--- Begin Records provided ---

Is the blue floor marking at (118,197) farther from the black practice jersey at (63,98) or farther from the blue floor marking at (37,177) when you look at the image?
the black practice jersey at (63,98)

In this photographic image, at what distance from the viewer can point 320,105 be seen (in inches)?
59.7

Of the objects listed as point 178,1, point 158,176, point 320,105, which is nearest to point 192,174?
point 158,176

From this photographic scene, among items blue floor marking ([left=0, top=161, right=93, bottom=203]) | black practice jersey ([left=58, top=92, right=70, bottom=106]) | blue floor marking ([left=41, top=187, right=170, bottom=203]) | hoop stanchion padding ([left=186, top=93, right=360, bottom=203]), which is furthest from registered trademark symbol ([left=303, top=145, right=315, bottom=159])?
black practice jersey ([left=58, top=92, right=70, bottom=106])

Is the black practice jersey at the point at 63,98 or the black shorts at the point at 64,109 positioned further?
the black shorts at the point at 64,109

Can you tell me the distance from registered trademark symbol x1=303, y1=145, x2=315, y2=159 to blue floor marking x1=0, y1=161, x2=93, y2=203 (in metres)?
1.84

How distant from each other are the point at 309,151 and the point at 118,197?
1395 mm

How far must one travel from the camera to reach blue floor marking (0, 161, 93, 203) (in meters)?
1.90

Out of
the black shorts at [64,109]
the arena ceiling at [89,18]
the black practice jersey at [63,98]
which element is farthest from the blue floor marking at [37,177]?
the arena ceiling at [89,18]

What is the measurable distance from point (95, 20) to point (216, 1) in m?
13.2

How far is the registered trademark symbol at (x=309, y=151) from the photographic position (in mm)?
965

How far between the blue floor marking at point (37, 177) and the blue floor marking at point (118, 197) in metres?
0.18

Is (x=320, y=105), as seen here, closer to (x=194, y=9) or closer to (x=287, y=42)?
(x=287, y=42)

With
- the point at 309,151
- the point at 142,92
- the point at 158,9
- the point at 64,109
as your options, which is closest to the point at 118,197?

--- End Records provided ---

Problem requirements => Update the entries above by changing every "registered trademark symbol" to "trademark logo". Keep everything else the same.

Exercise output =>
Is the blue floor marking at (118,197) farther from the black practice jersey at (63,98) or farther from the blue floor marking at (37,177) when you look at the image?
the black practice jersey at (63,98)

In this photographic image, at what distance from the viewer can point 320,105 be seen (in inches)?
59.7

Of the objects listed as point 178,1, point 158,176, point 320,105, which is nearest to point 192,174?
point 158,176

From this photographic scene, among items blue floor marking ([left=0, top=161, right=93, bottom=203]) | black practice jersey ([left=58, top=92, right=70, bottom=106]) | blue floor marking ([left=41, top=187, right=170, bottom=203]) | hoop stanchion padding ([left=186, top=93, right=360, bottom=203]), which is furthest from trademark logo ([left=303, top=145, right=315, bottom=159])?
black practice jersey ([left=58, top=92, right=70, bottom=106])

Is the black practice jersey at the point at 63,98 or the black shorts at the point at 64,109 positioned further?
the black shorts at the point at 64,109

Can you tell me the distance from trademark logo x1=303, y1=145, x2=315, y2=159 to blue floor marking x1=0, y1=161, x2=93, y2=203 (in metres)?
1.84

How distant from each other are the point at 309,151 and the point at 118,197?
1395 mm

How far must one travel from the camera to reach blue floor marking (0, 161, 93, 203) (in meters)?
1.90

Out of
the black shorts at [64,109]
the arena ceiling at [89,18]
the black practice jersey at [63,98]
which element is farthest from the blue floor marking at [37,177]?
the arena ceiling at [89,18]

What is the measurable distance from point (95, 20) to point (216, 1) in m?
13.2

How far is the trademark logo at (x=309, y=151) from the photographic position (in mm)?
965

How far between the blue floor marking at point (37, 177) and the blue floor marking at point (118, 197) in metres?
0.18

Is (x=320, y=105), as seen here, closer to (x=194, y=9) or closer to (x=287, y=42)?
(x=287, y=42)

With
- the point at 309,151
- the point at 142,92
- the point at 158,9
- the point at 64,109
as your options, which is closest to the point at 118,197?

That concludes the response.